YOUR GOAL:
Rewrite the material below as a JSON list of strings, with one string for each line of text and no blank lines. Leave out the pictures.

SUPPLIED MATERIAL:

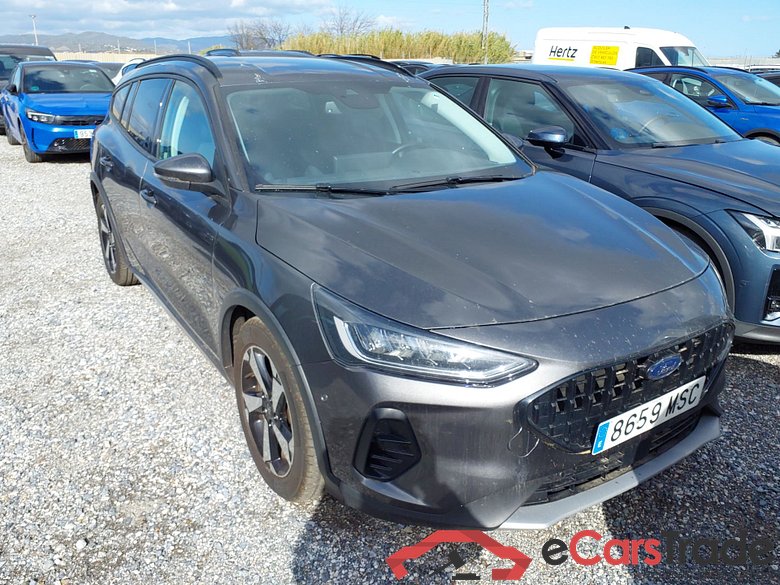 FORD Focus SPORTBREAK 1.0 Ecoboost MHEV 114KW (155CV) Automát ACTIVE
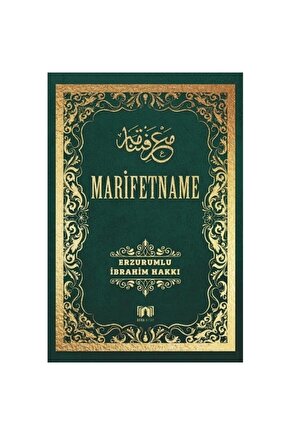 Marifetname - Erzurumlu Ibrahim Hakkı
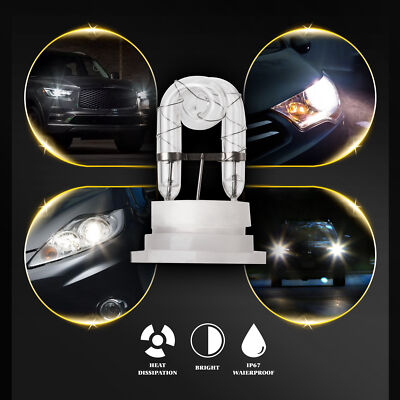 Hide-A-way Strobe Lights Kit 4 HID Bulbs White Hazard Headlight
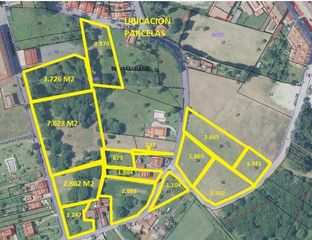 Terreno residenziale in Travesía de fontaldeiro. Conjunto suelos urbanos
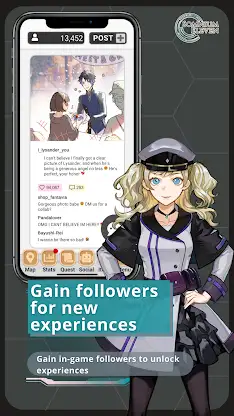 Somnium Eleven: Dating Sim RPG screenshot 4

THE ANSWER:
[
  " FORD Focus SPORTBREAK 1.0 Ecoboost MHEV 114KW (155CV) Automát ACTIVE",
  " Marifetname - Erzurumlu Ibrahim Hakkı",
  " Hide-A-way Strobe Lights Kit 4 HID Bulbs White Hazard Headlight",
  " Terreno residenziale in Travesía de fontaldeiro. Conjunto suelos urbanos",
  " Somnium Eleven: Dating Sim RPG screenshot 4"
]